**TASK GOAL**
Can you recast the lines from the one containing "When comparing [268,408]" through the one containing "At what distance from the viewer is the", both included, as a Markdown table with a No. column numbering each row and a Line column holding its text, leaving out blank lines?

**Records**

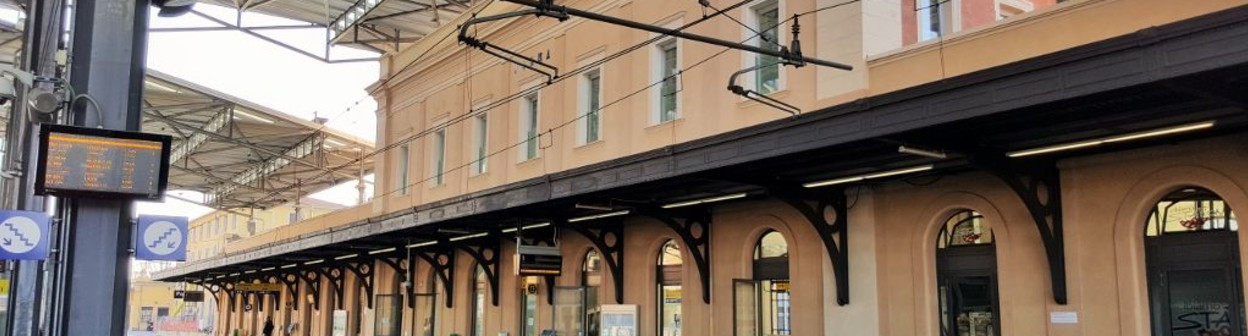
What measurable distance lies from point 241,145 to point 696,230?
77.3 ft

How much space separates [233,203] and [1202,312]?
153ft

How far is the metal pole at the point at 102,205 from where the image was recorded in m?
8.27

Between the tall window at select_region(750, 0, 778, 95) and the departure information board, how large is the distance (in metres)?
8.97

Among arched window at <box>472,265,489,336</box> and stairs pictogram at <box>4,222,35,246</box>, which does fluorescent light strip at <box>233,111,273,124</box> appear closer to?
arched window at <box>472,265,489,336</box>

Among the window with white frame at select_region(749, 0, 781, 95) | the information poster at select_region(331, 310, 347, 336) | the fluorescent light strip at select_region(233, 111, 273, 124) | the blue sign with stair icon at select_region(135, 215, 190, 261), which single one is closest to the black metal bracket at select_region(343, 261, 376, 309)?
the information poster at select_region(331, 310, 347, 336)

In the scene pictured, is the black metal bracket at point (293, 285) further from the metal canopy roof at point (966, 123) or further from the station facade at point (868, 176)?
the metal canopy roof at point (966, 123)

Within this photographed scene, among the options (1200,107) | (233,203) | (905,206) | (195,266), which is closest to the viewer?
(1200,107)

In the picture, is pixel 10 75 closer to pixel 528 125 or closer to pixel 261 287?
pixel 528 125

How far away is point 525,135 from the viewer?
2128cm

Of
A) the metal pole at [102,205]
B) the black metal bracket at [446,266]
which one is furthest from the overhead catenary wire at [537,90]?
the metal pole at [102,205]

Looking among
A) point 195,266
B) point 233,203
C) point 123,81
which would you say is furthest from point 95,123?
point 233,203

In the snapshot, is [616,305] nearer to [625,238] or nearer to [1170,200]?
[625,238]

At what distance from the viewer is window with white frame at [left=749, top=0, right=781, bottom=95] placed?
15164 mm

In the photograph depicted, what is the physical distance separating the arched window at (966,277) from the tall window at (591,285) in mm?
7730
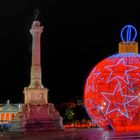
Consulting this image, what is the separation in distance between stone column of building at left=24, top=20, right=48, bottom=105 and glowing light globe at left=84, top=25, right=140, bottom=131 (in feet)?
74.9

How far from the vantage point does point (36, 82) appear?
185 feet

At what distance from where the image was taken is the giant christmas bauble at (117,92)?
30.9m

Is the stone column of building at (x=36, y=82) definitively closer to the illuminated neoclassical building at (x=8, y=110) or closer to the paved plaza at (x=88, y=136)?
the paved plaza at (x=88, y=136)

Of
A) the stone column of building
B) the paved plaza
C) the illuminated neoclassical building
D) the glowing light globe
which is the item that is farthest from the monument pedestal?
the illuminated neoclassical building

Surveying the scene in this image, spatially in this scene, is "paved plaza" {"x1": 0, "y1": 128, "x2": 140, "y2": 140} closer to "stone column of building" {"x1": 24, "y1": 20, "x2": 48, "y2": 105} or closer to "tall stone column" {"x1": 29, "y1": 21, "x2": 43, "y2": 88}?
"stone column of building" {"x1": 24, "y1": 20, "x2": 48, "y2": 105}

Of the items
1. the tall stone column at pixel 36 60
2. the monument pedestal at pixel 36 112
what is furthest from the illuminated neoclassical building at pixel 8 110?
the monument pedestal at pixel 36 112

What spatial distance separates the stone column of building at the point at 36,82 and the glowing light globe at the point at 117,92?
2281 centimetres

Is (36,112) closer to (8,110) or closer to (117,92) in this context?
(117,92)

* * *

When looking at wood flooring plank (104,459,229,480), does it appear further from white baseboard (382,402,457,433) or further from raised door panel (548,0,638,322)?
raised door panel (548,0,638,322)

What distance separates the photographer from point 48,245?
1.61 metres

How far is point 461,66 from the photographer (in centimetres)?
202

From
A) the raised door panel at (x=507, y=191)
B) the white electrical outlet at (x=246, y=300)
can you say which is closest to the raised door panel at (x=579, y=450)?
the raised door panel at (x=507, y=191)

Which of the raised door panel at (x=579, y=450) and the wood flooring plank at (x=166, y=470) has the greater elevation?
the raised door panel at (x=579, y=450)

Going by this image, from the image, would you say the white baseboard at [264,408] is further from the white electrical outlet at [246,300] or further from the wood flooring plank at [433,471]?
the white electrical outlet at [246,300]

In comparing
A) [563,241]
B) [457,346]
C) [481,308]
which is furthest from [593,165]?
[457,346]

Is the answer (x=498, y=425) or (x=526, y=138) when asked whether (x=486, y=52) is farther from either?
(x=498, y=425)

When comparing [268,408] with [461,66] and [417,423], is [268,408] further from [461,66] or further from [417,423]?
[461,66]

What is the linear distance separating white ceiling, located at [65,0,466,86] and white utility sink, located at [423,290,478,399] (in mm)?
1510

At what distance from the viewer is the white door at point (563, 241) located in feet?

**COMPLETED EXERCISE**
| No. | Line |
|---|---|
| 1 | When comparing [268,408] with [461,66] and [417,423], is [268,408] further from [461,66] or further from [417,423]? |
| 2 | [461,66] |
| 3 | What is the linear distance separating white ceiling, located at [65,0,466,86] and white utility sink, located at [423,290,478,399] (in mm)? |
| 4 | 1510 |
| 5 | At what distance from the viewer is the white door at point (563, 241) located in feet? |